Precambrian Eon: (4,550-543 mya)

Hadean | Archaean | Proterozoic

The Precambrian eon is vast, almost unimaginably so. In fact, before some fossil discoveries were made late in the 20th century, it was considered unknowable -- evolution's dark ages. The Precambrian encompasses 86 percent of the history of Earth. As its name implies, this includes all of geological time prior to the Cambrian period.



Hadean Era (4,550-3,850 mya)

The Precambrian's oldest era, the Hadean, predates most of the geologic record. During the Hadean, the solar system forms out of gas and dust, the sun begins to emit light and heat, and Earth takes shape. Meteors and other galactic debris shower the planet over its first half-billion years, making it entirely uninhabitable.

4,550 mya: Birth of the solar system

More than 10 billion years since the universe exploded into existence from nothing, the solar system -- including the Sun, the nine planets, their moons, and various asteroids -- forms from interstellar gas and dust.


Prelude to life (4,550-3,900 mya)

Planet Earth is very hot at its formation. As it cools and its mass increases, its gravitational field strengthens. This attracts meteorites and other debris, which will bombard the planet for at least 500 million years, producing enough energy and heat to vaporize any water or melt any rock that may be present.

Gravity also helps separate heavy elements from lighter ones. Iron sinks to form Earth's core, while silicon, magnesium, and aluminum gradually rise toward the surface.

Gases released from magma (molten rock) inside Earth escape through cracks in the surface and collect in the early atmosphere. The likely presence of methane and ammonia among the gases makes for conditions that would be highly toxic to life as we know it. Because there is little or no free oxygen -- hence, no protective ozone layers -- damaging ultraviolet rays shower Earth at full strength.

As the meteorite bombardment finally slows, Earth cools, and its surface hardens as crust. Water condenses in the atmosphere, and torrential rains fall.

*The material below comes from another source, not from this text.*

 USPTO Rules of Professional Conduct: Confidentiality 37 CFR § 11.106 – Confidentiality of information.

Over several millions of years of continuous rain, oceans form. By about 3,900 million years ago (mya), Earth's environment has been transformed from a highly unstable state into a more hospitable place.


4,500 mya: Escaping gases build early atmosphere

Gases released from magma inside Earth collect to form an atmosphere probably composed of nitrogen, carbon dioxide, water vapor, methane, and ammonia, with little or no free oxygen.

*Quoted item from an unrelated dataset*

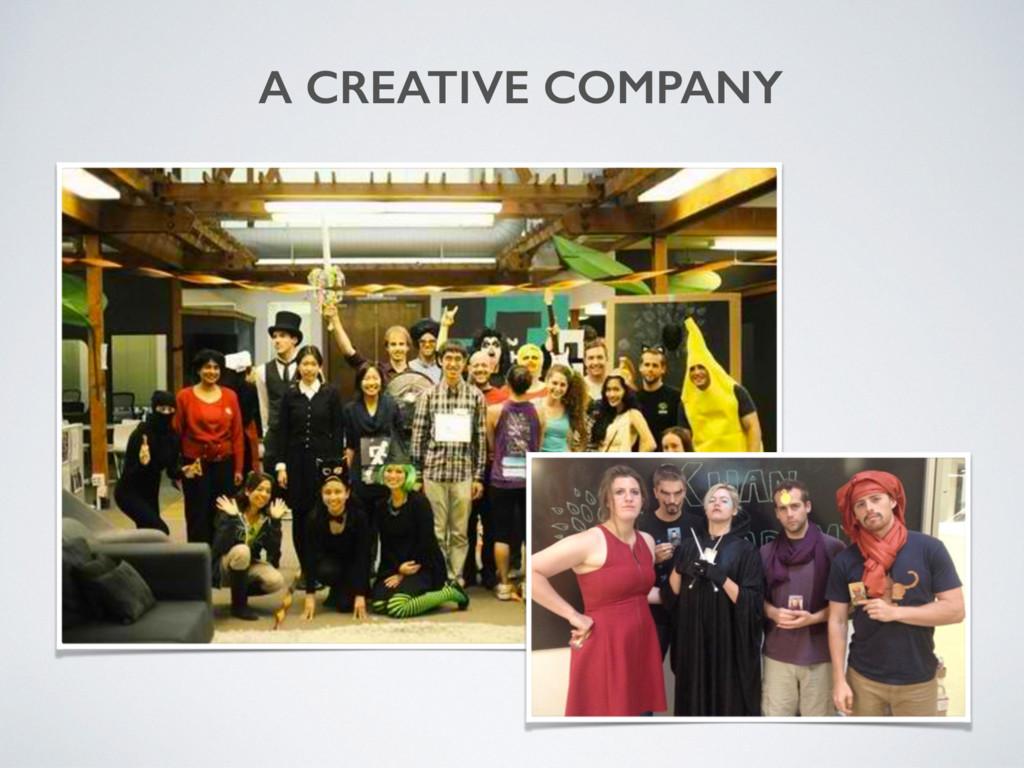 A CREATIVE COMPANY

4,500 mya: Meteorite bombardment

Meteorites and other debris from space begin a 500-million-year bombardment of Earth.

4,400 mya: Earth's core forms

Iron sinks deep inside Earth and forms its core. Lighter elements like silica, magnesium, and aluminum rise to the surface, and later harden to form the outer crust.

4,200 mya: Great oceans form

Water condenses in the cooling atmosphere, and heavy rains pour down on the planet. After several hundred million years of falling rain, great oceans form.

4,055 mya: Oldest known rocks

Rocks older than 3,500 million years old have been found on each of Earth's continents. The oldest ones, from 4,055 mya, were found in what is now Canada's Northwest Territories. Because Earth is continuously recycling old crust and replacing it anew, discoveries of rocks as ancient as these are highly unusual.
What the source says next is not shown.